The developers behind the new enhanced drug are portrayed as idealists who see, mainly, the positives of such technically enhanced communication between humans, with shared knowledge, desires and harmony. However, previous versions of Nexus had already shown how it can be abused to mentally and physically abuse it’s users. This overlaps with other existential risks such as neo-Nazi transhumans attempting to annihilate the human race by releasing a modified virus that only they had been bio-engineered to be resistant to.
The book’s main characters fight an internal battle through-out the book as to whether Nexus 5 should be released to everyone when some people will use it for bad. But who is bad? The more people that have it, the bigger the benefit but the greater the abuse. However, history has shown that when the elites have a monopoly on key capability then the masses are the ones to suffer, or at lease use it to persecute groups of people for their own benefit. Flipping the argument again, would giving such advanced powers to everyone be like giving guns to children?

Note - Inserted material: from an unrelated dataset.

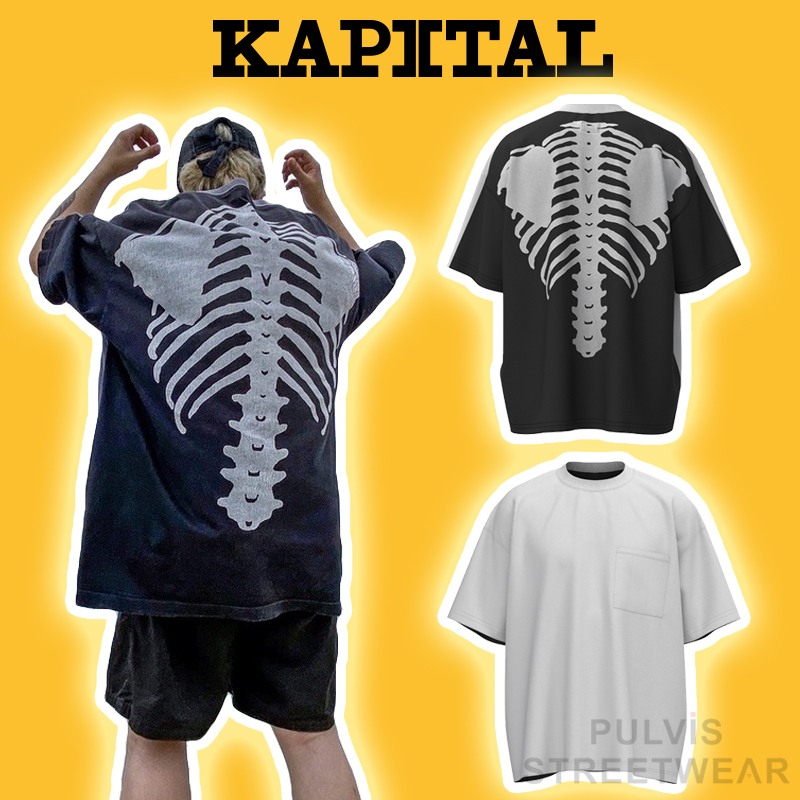 ️ - Áo Tee Kapital Oversized Kountry Redux Skeleton T-Shirt, Áo thun Kapital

And in practice, no rules are black and white. Although governments may define what it means to be legally human and may authorise the hunting down (should we call it “retirement”?) of transhumans – they themselves may need to use the same technology they fear to fight those that are developing it. Ramez Naam demonstrates this with members of the Emerging Risks Directorate having government approved enhancements such as stronger muscle fibres, faster nerve signal, and bone cells that produce their own carbon fibre.
Nexus also takes a tangential look at how other biohacking technologies could develop into back street market industries. As well as child gene selection & enhancement, consumers can buy bio-cosmetics using skin colour transformation viruses and hack their gene to change their physical features. Most of these are not safe, for example, easily engineered massive arm muscles shorten recipients’ lives as their hearts cannot support the extra load.
Moral and technology debate aside, the book is a gripping read – with the most intense fight scene I’ve ever read using overlapping accounts from half a dozen participants entangled in the mayhem - I really did struggle to put it down.